**Task instructions:** Which lines in the listing below contain the word "wall"? Copy each of them in full.
---
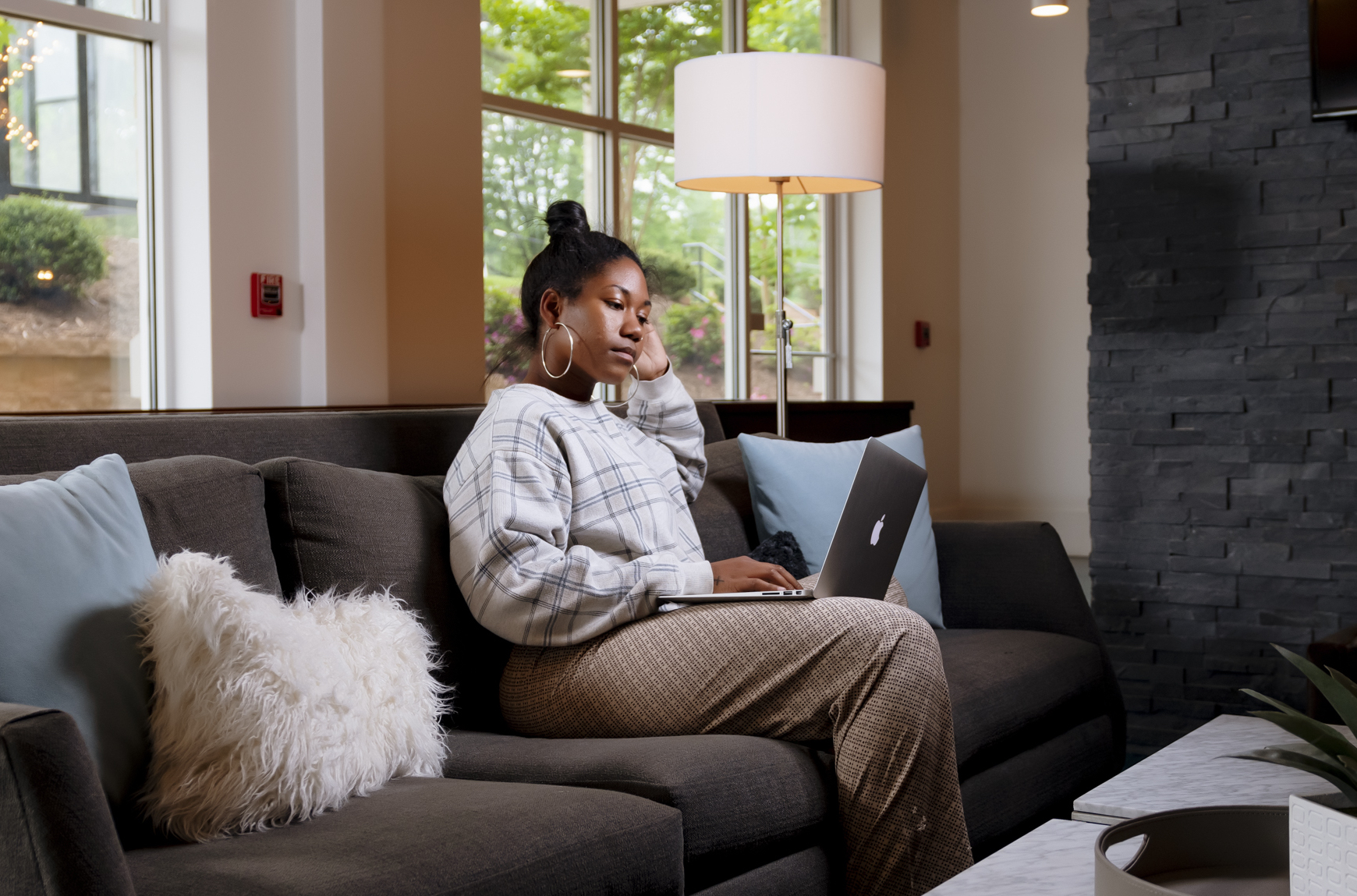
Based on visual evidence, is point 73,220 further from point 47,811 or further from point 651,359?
point 47,811

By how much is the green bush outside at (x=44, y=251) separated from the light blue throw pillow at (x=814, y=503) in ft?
4.81

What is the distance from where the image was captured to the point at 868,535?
6.37 ft

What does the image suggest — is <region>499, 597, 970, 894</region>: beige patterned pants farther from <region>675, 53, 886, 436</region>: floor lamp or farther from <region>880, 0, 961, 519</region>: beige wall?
<region>880, 0, 961, 519</region>: beige wall

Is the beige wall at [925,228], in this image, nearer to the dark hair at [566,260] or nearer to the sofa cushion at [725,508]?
the sofa cushion at [725,508]

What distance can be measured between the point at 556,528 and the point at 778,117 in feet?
4.20

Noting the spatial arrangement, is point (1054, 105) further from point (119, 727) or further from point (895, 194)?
point (119, 727)

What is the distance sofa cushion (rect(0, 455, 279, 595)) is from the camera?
157 centimetres

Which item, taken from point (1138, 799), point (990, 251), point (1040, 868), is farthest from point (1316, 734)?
point (990, 251)

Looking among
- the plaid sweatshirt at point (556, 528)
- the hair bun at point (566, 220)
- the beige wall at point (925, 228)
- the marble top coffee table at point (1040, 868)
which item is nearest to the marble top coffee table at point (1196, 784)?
the marble top coffee table at point (1040, 868)

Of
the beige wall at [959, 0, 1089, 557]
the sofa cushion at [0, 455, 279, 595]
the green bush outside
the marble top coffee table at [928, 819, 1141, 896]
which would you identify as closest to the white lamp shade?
the green bush outside

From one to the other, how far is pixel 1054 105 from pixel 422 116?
10.0 feet

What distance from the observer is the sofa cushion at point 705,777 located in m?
1.54

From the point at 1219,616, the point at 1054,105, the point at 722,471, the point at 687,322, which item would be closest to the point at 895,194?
the point at 1054,105

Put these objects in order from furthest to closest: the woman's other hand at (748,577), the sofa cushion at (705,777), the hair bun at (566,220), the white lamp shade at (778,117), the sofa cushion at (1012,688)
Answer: the white lamp shade at (778,117)
the hair bun at (566,220)
the sofa cushion at (1012,688)
the woman's other hand at (748,577)
the sofa cushion at (705,777)
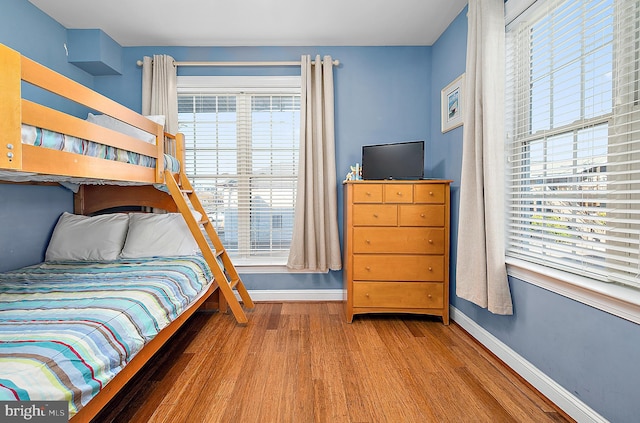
---
**Answer to the task:**
What does the image suggest — is <region>499, 597, 970, 894</region>: beige patterned pants farther from <region>675, 53, 886, 436</region>: floor lamp or farther from <region>880, 0, 961, 519</region>: beige wall?
<region>880, 0, 961, 519</region>: beige wall
Is the beige wall at [925,228], in this image, nearer to the dark hair at [566,260] or nearer to the sofa cushion at [725,508]?
- the beige wall at point (925, 228)
the beige wall at [959, 0, 1089, 557]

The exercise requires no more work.